The same is true of Florida’s receiving corps, which lacks anything resembling an All-SEC caliber player following the transfer of the enigmatic but immensely talented Jacob Copeland to Maryland.

In other words, finding a “face of the Florida program” requires due diligence and a consideration of how Florida will change schematically in the Napier era. It also requires a bit of calculated soothsaying, where SDS looks at players who have shown potential and ventures a guess as to who knocks the door down and hits their ceiling in 2022.

Here are 5 candidates to break out and become the face of the Gators in 2022.

1. DT Gervon Dexter

Probably the most obvious selection, Dexter, who by recruiting service rankings is Florida’s most talented player, also seems its most likely player to break out.

Already the best defensive lineman on the team, Dexter will enter his second season as a starter in 2022. The former 5-star recruit already wins most of his reps based on staggering athleticism for someone his size. He’s quick enough to split gaps as a pass rusher and strong enough to hold the line as a run stopper.

What he lacks is impressive technique. If he improves in that area, he’ll become an All-American caliber player.

The good news? He’ll be coached by Sean Spencer, Florida’s co-defensive coordinator and defensive line coach. Spencer has an NFL pedigree and will work with Dexter to make him someone who can win repetitions based on technique as well.

Dexter is already a football junkie. Couple that with a scheme that rewards talented tackles thanks to simulated blitzes that often prevent double teams, and Dexter should see an uptick in production from the Grantham regime as well.

Dexter is also about to become a father, and as a junior, is playing for NFL Draft position.

All these things combined make him the most likely face of Florida’s program in 2022.

2. CB Jason Marshall Jr.

When preparing this piece, SDS reached out to Dave Waters, the host of the popular Gators Breakdown podcast, to see who among Florida’s players stuck out as someone who could push Dexter for “face of the program” status.

Jason Marshall Jr. was the only player Waters mentioned.

That makes sense. A 5-star recruit from Miami, Marshall earned early playing time in fall camp and, thanks to a combination of injuries and production, became a starter by midseason. Marshall drew heady Patrick Peterson Jr. comparisons in high school and started to show flashes of being the shutdown corner Peterson was by year two of his career late in the 2021 campaign.

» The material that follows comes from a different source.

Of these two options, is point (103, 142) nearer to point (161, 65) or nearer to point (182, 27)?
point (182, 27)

Marshall hauled in a critical interception against rival FSU and finished his freshman campaign with 3 passes defended and a team-low 42% success rate against. He’ll now lead the line for a Florida secondary that could be one of the best in the SEC in 2022.

3. Edge Brenton Cox Jr.

Cox, who manned the edge in Todd Grantham’s defense, had a productive 2021. He collected a team-high 8.5 sacks and was second on the team in tackles for loss (14.5). Another 5-star recruit, the Georgia transfer enters his final season in Gainesville trying to prove to NFL scouts he is a complete player. Two questions will define his senior campaign: 1) Does he play hard, all the time, and try to win every rep? 2) Is he capable of offering more in run support, or will he, for the 3rd consecutive season, be more of a pass-rush specialist?

Like Dexter, Cox seems likely to benefit from the various simulated blitzes and creep blitz schemes that define defensive coordinator Patrick Toney’s scheme. Another year of offseason strength and conditioning will surely help Cox against the run as well.

Ultimately, however, Cox will only go as far as his work ethic takes him. He has stated his personal goal is to break Florida’s single-season sack record of 13.5, set by All-American Alex Brown in 1998. That’s a lofty goal. It’s also not out of the realm of possibility, and accomplishing it would certainly make Cox the face of Florida football in 2022.

4. LB Ventrell Miller

Are you noticing a theme here?

Florida switching coordinators from the much-maligned Grantham to the up-and-coming, modern defense mind of Patrick Toney should be worth around .7-1.0 yards per play defensively — numbers that would move Florida from 36th in that statistic last year to the top 20 in 2022. Miller, who returns after being lost for the year early in the 2021 campaign, figures to be front and center of everything Toney hopes to do schematically.

A high football IQ player since he arrived on campus, Miller is a 3-down middle linebacker who can lower the boom as a tackler, rush the quarterback and handle most SEC tight ends in pass coverage.

Miller was a preseason All-SEC selection in 2021; an All-SEC campaign on a vastly improved defense in 2022 could make him “Face of the Program” worthy.

5. QB Anthony Richardson

The list of things that have to happen for Richardson, a quarterback whose talent is so scintillating that SDS’s Matt Hinton predicted a Heisman Trophy or a SEC Championship before his tenure ends, is still particularly long.

First, Richardson has to get more accurate. Yes, we know he can make all the throws, even under pressure:

But Richardson needs to be more accurate, having completed only 59% of his passes in a small, but not insignificant, sample size last season.

We know he can be electric with his legs in RPO actions, and if he gets into the open field … good luck.

But can he stay healthy? He picked up multiple injuries in 2021 and will be limited all spring, according to Napier.

That means we don’t even know if he’ll be the starting quarterback, which makes the question of unlocking his gargantuan potential open-ended, as opposed to “coming soon to a Swamp near you.”

Finally, he’ll have to take better care of the football. Richardson seems to make reads quicker and more decisively than his teammate, Emory Jones. But throws like this one are not acceptable.

For Richardson to become the face of Florida’s program, he’ll need to make big throws in big games — not big mistakes.

The talent is there and the title — “face of the Florida program” — is coming for Richardson. It just might not be in 2022.